▶ _SET OF TASKS_:
[1] According to the Going Back to Cali excerpt, in what year did the writer move to Reno?
[2] Copy the stretch of the records from the line containing "Which is knife" through the end of the records, without changing anything.

▶ _DOCUMENT EXCERPT_:
++++

This will be the last time I focus on not working in Child Welfare.  I will focus on the future, even though the system will continue to try to pull me backwards with letters regarding sanctions, legal talk.  I will be compliant mainly because that is my way.  But I wont be an active participant anymore.  I loved Child Welfare, I love my many foster kids and my staff.  But now I will take this new journey loving myself.  Preparing to come home to my family and friends.

No matter what my heart always reminds me that life is good.  For that I am Thankful!!

Going Back to Cali!!!

I have travelled back and forth from Reno often since I moved to Reno in 1991.  I had always planned to return to California one day then of course life happened.  I have no regrets about spending a huge part of my adult life in Reno.  I met some incredible people, I had some wonderful jobs, I had a very dynamic business venture, I started my own family, I obtained my Masters as well as my Doctorate there.  So Reno has been great for me.

++++

▶ _MATERIAL_:
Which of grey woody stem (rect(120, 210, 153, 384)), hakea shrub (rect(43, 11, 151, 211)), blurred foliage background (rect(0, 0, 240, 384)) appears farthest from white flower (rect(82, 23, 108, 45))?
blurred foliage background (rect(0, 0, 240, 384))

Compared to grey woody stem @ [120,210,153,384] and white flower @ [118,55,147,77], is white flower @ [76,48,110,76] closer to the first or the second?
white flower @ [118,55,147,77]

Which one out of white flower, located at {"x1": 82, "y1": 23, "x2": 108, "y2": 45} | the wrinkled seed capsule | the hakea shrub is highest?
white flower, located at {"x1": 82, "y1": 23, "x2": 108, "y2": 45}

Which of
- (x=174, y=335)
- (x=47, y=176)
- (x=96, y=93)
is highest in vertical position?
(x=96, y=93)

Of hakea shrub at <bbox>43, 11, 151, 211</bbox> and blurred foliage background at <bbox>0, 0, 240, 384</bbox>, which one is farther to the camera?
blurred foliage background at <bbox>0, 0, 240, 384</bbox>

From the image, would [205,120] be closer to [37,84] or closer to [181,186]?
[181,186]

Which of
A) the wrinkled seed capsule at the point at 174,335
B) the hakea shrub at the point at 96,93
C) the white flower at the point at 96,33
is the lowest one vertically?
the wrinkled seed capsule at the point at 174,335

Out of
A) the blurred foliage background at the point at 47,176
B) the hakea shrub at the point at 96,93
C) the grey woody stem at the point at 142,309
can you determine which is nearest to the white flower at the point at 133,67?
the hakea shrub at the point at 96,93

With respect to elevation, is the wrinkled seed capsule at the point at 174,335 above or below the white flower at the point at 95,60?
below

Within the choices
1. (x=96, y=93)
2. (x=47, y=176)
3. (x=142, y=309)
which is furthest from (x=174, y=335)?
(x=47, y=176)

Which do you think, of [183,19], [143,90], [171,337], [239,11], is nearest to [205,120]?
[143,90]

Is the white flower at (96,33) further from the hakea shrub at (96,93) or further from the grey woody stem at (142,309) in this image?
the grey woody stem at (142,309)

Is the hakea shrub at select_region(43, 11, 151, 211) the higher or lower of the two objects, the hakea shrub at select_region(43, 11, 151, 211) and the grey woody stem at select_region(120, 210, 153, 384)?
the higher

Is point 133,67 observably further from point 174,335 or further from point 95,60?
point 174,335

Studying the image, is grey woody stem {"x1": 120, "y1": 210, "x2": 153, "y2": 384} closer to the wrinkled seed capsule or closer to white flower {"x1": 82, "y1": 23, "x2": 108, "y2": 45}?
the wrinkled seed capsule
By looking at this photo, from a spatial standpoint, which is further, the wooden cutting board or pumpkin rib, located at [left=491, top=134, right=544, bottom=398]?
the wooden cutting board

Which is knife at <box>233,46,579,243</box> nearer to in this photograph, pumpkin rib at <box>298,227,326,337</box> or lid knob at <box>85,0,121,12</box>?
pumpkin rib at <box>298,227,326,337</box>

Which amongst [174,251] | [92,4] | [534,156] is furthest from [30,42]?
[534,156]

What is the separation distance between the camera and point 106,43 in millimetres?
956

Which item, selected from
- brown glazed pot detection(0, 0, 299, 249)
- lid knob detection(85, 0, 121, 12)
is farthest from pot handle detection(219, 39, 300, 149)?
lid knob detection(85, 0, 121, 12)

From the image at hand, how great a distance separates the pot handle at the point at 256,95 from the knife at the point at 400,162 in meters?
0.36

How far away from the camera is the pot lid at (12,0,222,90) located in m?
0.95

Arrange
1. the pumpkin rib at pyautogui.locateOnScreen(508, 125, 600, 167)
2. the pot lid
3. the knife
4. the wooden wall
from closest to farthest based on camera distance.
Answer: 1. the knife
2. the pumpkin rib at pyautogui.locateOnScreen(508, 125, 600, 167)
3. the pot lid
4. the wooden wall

++++

▶ _ANSWERS PER TASK_:
[1] 1991

[2]
Which is knife at <box>233,46,579,243</box> nearer to in this photograph, pumpkin rib at <box>298,227,326,337</box> or lid knob at <box>85,0,121,12</box>?
pumpkin rib at <box>298,227,326,337</box>

Which amongst [174,251] | [92,4] | [534,156] is furthest from [30,42]?
[534,156]

What is the separation distance between the camera and point 106,43 in millimetres?
956

Which item, selected from
- brown glazed pot detection(0, 0, 299, 249)
- lid knob detection(85, 0, 121, 12)
is farthest from pot handle detection(219, 39, 300, 149)?
lid knob detection(85, 0, 121, 12)

From the image at hand, how great a distance separates the pot handle at the point at 256,95 from the knife at the point at 400,162 in meters?
0.36

How far away from the camera is the pot lid at (12,0,222,90) located in m?
0.95

Arrange
1. the pumpkin rib at pyautogui.locateOnScreen(508, 125, 600, 167)
2. the pot lid
3. the knife
4. the wooden wall
from closest to farthest based on camera distance.
Answer: 1. the knife
2. the pumpkin rib at pyautogui.locateOnScreen(508, 125, 600, 167)
3. the pot lid
4. the wooden wall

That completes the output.